Abstract
Purpose :
Neurodegeneration in the mammalian retina results in permanent blindness. Significant progress has been made in stimulating Muller glia (MG) to regenerate functional neurons in the adult mouse by transgenic expression of the transcription factor Ascl1. While these results showed that MG can serve as an endogenous source of neuronal replacement, the efficacy of this process is limited: only 25% of the MG generate neurons.

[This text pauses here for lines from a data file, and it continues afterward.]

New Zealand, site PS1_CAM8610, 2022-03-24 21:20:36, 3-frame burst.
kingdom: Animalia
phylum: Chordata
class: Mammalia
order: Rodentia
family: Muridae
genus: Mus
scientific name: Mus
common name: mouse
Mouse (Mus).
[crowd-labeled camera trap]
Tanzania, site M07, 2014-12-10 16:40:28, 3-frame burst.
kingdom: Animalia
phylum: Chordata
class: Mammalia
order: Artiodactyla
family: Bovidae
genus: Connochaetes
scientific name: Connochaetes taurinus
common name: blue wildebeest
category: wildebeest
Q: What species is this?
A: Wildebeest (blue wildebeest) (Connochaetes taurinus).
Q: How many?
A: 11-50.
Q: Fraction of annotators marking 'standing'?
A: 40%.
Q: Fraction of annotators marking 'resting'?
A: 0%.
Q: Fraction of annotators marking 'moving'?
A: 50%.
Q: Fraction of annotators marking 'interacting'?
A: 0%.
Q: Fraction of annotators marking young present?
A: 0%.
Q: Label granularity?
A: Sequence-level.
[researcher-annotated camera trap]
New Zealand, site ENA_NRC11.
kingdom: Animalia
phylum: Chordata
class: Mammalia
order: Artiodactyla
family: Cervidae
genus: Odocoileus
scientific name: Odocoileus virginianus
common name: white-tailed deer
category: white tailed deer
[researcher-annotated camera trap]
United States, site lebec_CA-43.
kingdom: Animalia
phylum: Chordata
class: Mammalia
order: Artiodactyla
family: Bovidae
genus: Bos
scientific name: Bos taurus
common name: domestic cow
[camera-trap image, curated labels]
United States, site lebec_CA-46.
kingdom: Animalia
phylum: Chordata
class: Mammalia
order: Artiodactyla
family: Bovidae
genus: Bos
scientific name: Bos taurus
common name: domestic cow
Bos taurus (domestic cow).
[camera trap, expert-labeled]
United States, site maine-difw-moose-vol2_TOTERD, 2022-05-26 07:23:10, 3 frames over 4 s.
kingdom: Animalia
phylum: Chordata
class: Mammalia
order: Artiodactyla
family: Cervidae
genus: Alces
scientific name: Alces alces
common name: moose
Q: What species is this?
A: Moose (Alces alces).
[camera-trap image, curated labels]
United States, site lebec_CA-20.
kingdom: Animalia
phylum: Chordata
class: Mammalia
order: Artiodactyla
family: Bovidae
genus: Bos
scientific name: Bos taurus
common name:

To uncover molecules that enhance neurogenic reprogramming of MG, we combined our in vitro MG reprogramming paradigm with sci-Plex to test a library of 96 compounds for their ability to promote neurogenesis using scRNA-seq as a read out. We identified molecules that increase neurogenesis from MG the adult mouse retina.
Methods :
sci-Plex uses combinatorial indexing of nuclei from individual wells “hashed” with DNA oligos that serve as sample-specific barcodes. For in vitro screening, cultures of MG from postnatal day 11 rtTA:Ascl1:GFP mice were treated with 92 molecules from a Tocris library focused on stem cell targets. Doxycycline was used to induce Ascl1 in MG for 5 days, the cells were processed by sci-Plex, and the scRNAseq output was analyzed. In vivo reprogramming of MG was performed on adult mice (Glast-CreER/LNL-tTA/tetO-Ascl1-GFP) of both sexes; Ascl1 is induced specifically in MG by tamoxifen. To induce regeneration of neurons, we make intravitreal injections of NMDA, followed by HDAC-inhibition (TSA) and hits from the in vitro screen; MG neurogenesis was assessed with immunofluorescence and scRNAseq.
Results :
With the sci-Plex output, we assigned cells to clusters and assessed the effects of the treatments, focusing on compounds that increased MG-derived neurons compared to Ascl1 alone. We uncovered small molecules that target the Notch pathway (DBZ), BMP-pathway (DMH-1), TGF-B signaling (ITD-1, RepSox, SB431542), AMPK-signaling (Metformin) and the Lrc and Srk kinases (WH-4-023) that promote the ability of MG to acquire a neurogenic phenotype. Compounds from the in vitro screen were tested in vivo and both DBZ and Metformin significantly boosted neuronal regeneration in the adult mouse retina.
Conclusions :
Our work outlines a strategy using scRNA-seq and plate-based screening assays to test large libraries of compounds that can enhance the ability of MG to produce neurons for cell replacement approaches.
This abstract was presented at the 2023 ARVO Annual Meeting, held in New Orleans, LA, April 23-27, 2023.